DOJ asks federal judge for removal of 20-day limit on immigrant family holds
McALLEN, Texas— The Department of Justice on Thursday asked a federal judge to change the rules regarding the detention of immigrant families who enter the country illegally, seeking permission to detain them for longer than 20 days in an effort to keep children with their parents.
Lawyers filed a memorandum to a settlement in California that governs how children are handled when they are caught crossing the U.S. border illegally. The Flores settlement states that families cannot be detained longer than 20 days.
The move is aimed at stopping the separation of children from their families amid a new policy where anyone caught crossing the border is charged criminally.
The request comes a day after President Donald Trump signed an order stopping the practice that has resulted in the separation of more than 2,300 children from their families. The Trump administration's so-called zero tolerance policy will remain in place, but families will be kept together in detention.
Despite President Trump's executive order, a host of unanswered questions remain, including what will happens to the children who were already separated from their parents and where the government will house all the newly detained migrants, with the system already bursting at the seams.

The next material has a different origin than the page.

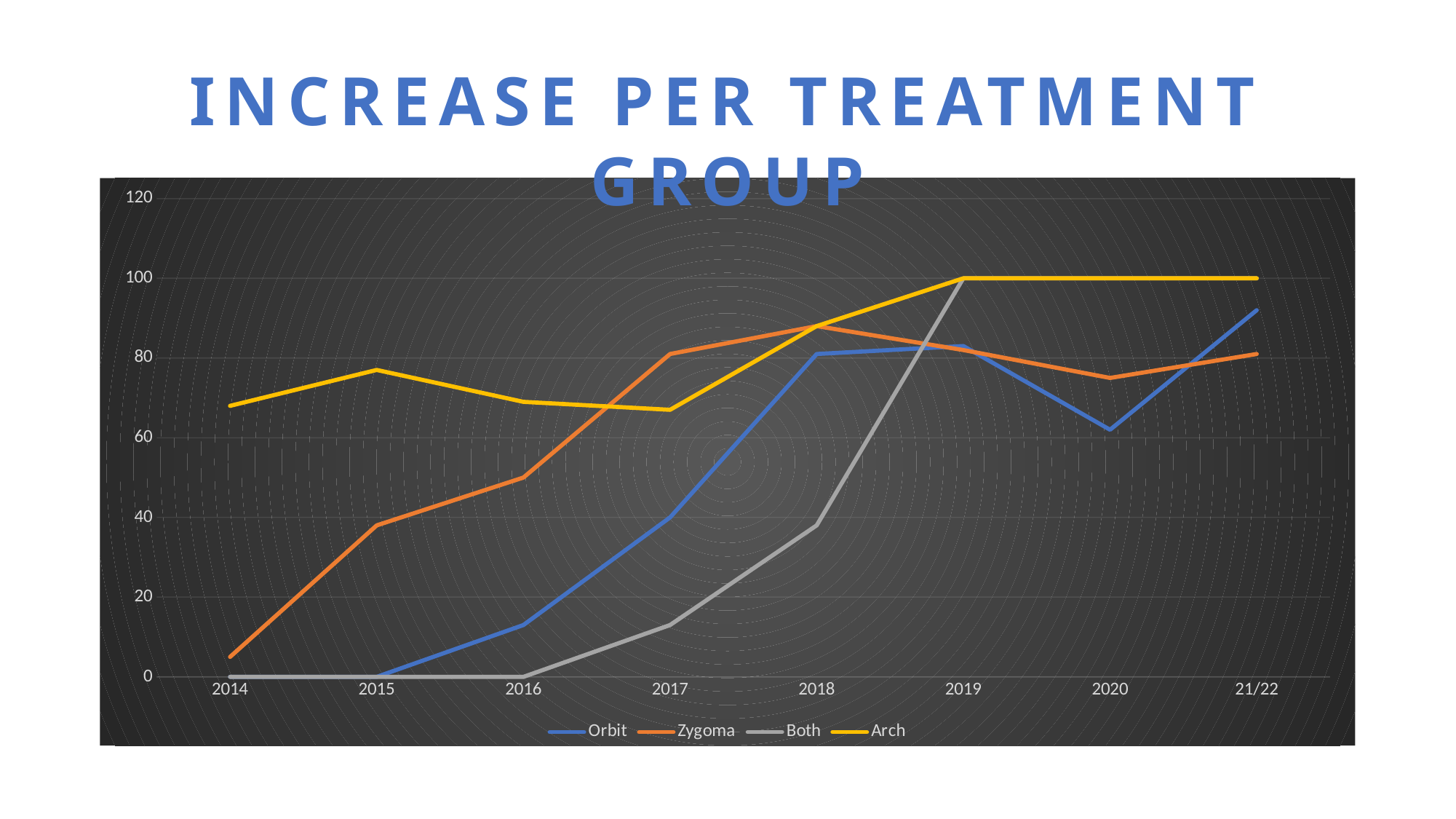
Is the value for Orbit in 2020 greater or less than 80? less Is the value for Zygoma in 2017 greater or less than 60? greater Which series has the highest value in 2015? Arch How many series does the legend list? 4 Which series has the lowest value in 2017? Both What is the value for Orbit in 2014? 0 What is the value for Arch in 2020? 100 Which series has the higher value in 2016, Zygoma or Orbit? Zygoma Does the Zygoma line rise or fall from 2014 to 2018? rise Is the value for Both in 2018 greater or less than 60? less What kind of chart is shown on the slide? line chart How many years are shown along the x axis? 8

In the Texas border city of McAllen on Thursday, prosecutors unexpectedly dropped charges against 17 immigrants who were due to be sentenced Thursday for improperly entering the U.S., according to Efren Olivares, a lawyer with the Texas Civil Rights Project, which has been interviewing adult immigrants to track them and their kids through separate government systems.
Speaking outside of the federal courthouse, Olivares said the 17 likely would be placed in immigration detention. He didn't know whether they would be reunited with their children immediately or whether they might be released altogether.
Asked if they had any reaction to the charges against them being dropped, he said, "They're asking about their children, frankly."
Meanwhile, three of the 12 immigrant children at a Catholic Charities shelter in Fort Worth, near Dallas, were expected to be reunited with their family on Thursday.
Heather Reynolds, the nonprofit's director, says the three are among 12 immigrant children at the shelter who were separated from their parents under a Trump administration "zero tolerance" policy. She says half are boys and half are girls, and they range in age from age 5 to 12.
Reynolds declined to provide details about the three kids who are expected to be reunited with family Thursday.
She says President Trump's executive order Wednesday allowing immigrant kids to remain with their parents mentions how future illegal border crossing will be handled, but it doesn't address the more than 2,000 children who have already been separated since May. She says this leaves groups like hers "uncertain" about how to manage those kids already in detention in the U.S.
First lady Melania Trump made a surprise visit Thursday to a McAllen detention center that's housing some of the children, where she asked kids where they came from and how long they had been at the facility.
She told children to "be kind and nice to each other" as she left one classroom and said she wanted to lend her support to the children, and asked staff to reunite them with their families as quickly as possible.